Rewrite the entries starting at the line containing "In this scene, does" and ending at the last of the entries as a two-column CSV with the header columns entry and answer. Give one row per entry, with its text and its answer each in a single quoted field and any line breaks replaced by spaces.

»»

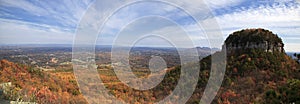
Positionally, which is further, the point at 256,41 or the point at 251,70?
the point at 256,41

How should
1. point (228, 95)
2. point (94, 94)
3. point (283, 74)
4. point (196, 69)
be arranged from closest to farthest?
point (94, 94)
point (228, 95)
point (283, 74)
point (196, 69)

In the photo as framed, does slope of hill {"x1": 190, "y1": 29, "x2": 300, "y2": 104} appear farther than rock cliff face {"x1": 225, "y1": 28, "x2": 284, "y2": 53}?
No

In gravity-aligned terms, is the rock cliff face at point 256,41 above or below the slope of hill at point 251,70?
above

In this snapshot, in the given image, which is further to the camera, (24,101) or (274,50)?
(274,50)

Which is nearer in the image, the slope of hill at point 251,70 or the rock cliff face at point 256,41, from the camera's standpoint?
the slope of hill at point 251,70

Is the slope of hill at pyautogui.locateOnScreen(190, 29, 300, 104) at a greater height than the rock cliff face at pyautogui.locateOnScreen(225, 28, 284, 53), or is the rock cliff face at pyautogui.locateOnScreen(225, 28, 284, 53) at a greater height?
the rock cliff face at pyautogui.locateOnScreen(225, 28, 284, 53)

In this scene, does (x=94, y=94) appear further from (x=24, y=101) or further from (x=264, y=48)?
(x=264, y=48)

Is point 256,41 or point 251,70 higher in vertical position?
point 256,41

««

| RESULT |
entry,answer
"In this scene, does (x=94, y=94) appear further from (x=24, y=101) or further from (x=264, y=48)?","(x=264, y=48)"
"Is point 256,41 or point 251,70 higher in vertical position?","point 256,41"